[Begin Stored records]

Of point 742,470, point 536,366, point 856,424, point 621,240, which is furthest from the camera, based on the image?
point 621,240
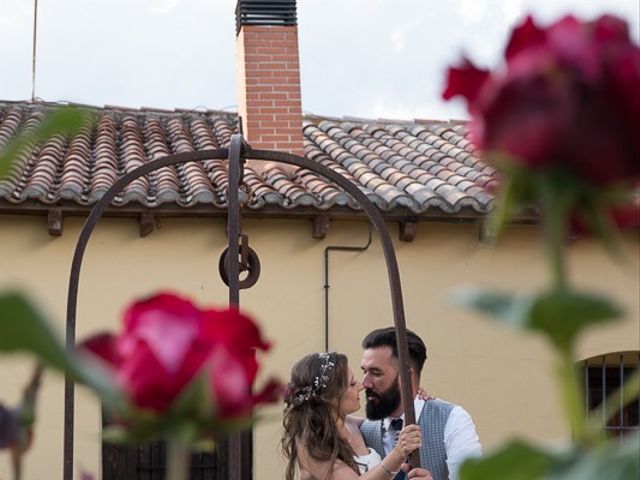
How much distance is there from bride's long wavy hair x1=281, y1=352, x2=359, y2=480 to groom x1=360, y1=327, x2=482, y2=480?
187 mm

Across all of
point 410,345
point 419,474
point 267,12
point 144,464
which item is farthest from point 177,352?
point 267,12

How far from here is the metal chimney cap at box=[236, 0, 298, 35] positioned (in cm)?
1291

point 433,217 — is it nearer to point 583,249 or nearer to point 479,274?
point 479,274

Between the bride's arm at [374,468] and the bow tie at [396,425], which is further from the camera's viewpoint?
the bow tie at [396,425]

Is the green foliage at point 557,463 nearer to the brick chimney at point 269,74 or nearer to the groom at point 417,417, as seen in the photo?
the groom at point 417,417

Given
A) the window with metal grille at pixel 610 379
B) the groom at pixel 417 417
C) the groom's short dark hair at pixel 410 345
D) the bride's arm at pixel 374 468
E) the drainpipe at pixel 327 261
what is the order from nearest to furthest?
the bride's arm at pixel 374 468 → the groom at pixel 417 417 → the groom's short dark hair at pixel 410 345 → the drainpipe at pixel 327 261 → the window with metal grille at pixel 610 379

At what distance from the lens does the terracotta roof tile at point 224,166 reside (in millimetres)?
9984

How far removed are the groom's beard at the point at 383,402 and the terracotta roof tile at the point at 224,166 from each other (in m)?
4.12

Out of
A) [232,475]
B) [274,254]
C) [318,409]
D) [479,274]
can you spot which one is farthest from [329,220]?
[232,475]

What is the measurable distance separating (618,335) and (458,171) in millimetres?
1619

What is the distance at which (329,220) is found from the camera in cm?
1049

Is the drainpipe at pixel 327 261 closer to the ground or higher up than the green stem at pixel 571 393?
higher up

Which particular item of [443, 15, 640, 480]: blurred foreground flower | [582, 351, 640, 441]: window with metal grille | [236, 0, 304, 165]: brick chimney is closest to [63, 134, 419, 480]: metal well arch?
[443, 15, 640, 480]: blurred foreground flower

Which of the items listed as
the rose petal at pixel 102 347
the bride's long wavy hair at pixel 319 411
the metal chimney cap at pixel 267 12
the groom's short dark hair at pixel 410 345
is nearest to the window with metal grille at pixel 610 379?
the metal chimney cap at pixel 267 12
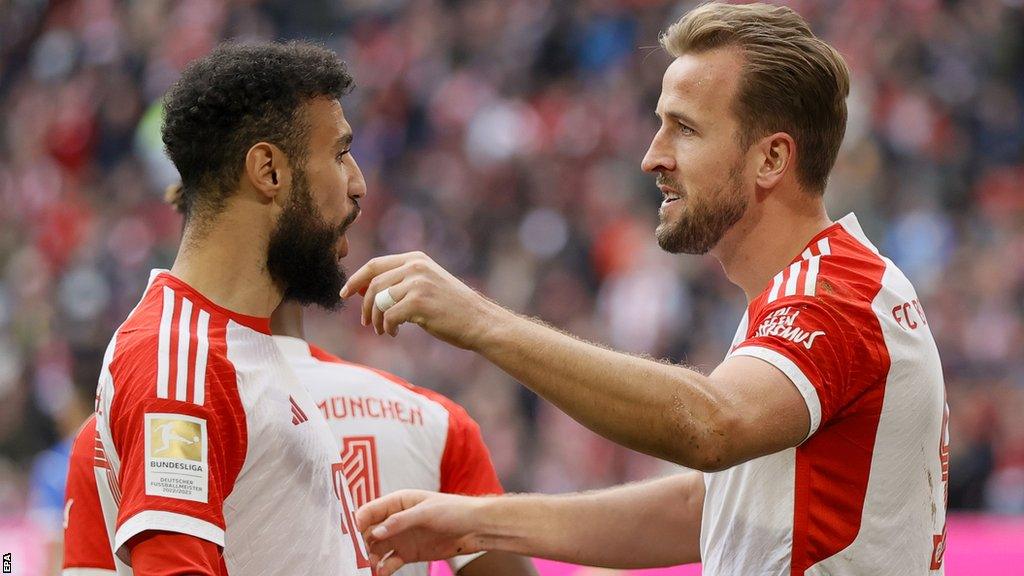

[End Stored records]

● **Do this**
Copy out every one of the records above word for word, leaving out the pictures.

● **Response for this exercise**
Of point 742,470, point 536,366, point 856,424, point 621,240, which is furthest from the camera, based on the image?
point 621,240
How much distance is there from bride's long wavy hair x1=281, y1=352, x2=359, y2=480 to groom x1=360, y1=327, x2=482, y2=480?
187 mm

Across all of
point 410,345
point 419,474
point 267,12
point 144,464
which item is farthest from point 177,352?
point 267,12

How far from here is the metal chimney cap at box=[236, 0, 298, 35] positioned (in cm)?
1291

point 433,217 — is it nearer to point 583,249 or nearer to point 479,274?
point 479,274

Between the bride's arm at [374,468] and the bow tie at [396,425], which is further from the camera's viewpoint?
the bow tie at [396,425]

Is the green foliage at point 557,463 nearer to the brick chimney at point 269,74 or nearer to the groom at point 417,417, as seen in the photo?
the groom at point 417,417

Given
A) the window with metal grille at pixel 610 379
B) the groom at pixel 417 417
C) the groom's short dark hair at pixel 410 345
D) the bride's arm at pixel 374 468
E) the drainpipe at pixel 327 261
what is the order from nearest to furthest?
the bride's arm at pixel 374 468 → the groom at pixel 417 417 → the groom's short dark hair at pixel 410 345 → the drainpipe at pixel 327 261 → the window with metal grille at pixel 610 379

At what distance from the lens does the terracotta roof tile at point 224,166 reside (in millimetres)?
9984

How far removed are the groom's beard at the point at 383,402 and the terracotta roof tile at the point at 224,166 from each other (in m)?
4.12

Out of
A) [232,475]
B) [274,254]
C) [318,409]
D) [479,274]
can you spot which one is farthest from [329,220]?
[232,475]

What is the measurable distance separating (618,335) and (458,171) in millimetres?
1619

What is the distance at which (329,220) is found from the camera in cm?
1049

Is the drainpipe at pixel 327 261 closer to the ground or higher up than the green stem at pixel 571 393?
higher up

Which particular item of [443, 15, 640, 480]: blurred foreground flower | [582, 351, 640, 441]: window with metal grille | [236, 0, 304, 165]: brick chimney is closest to [63, 134, 419, 480]: metal well arch?
[443, 15, 640, 480]: blurred foreground flower

Which of the items listed as
the rose petal at pixel 102 347
the bride's long wavy hair at pixel 319 411
the metal chimney cap at pixel 267 12
the groom's short dark hair at pixel 410 345
is nearest to the window with metal grille at pixel 610 379?
the metal chimney cap at pixel 267 12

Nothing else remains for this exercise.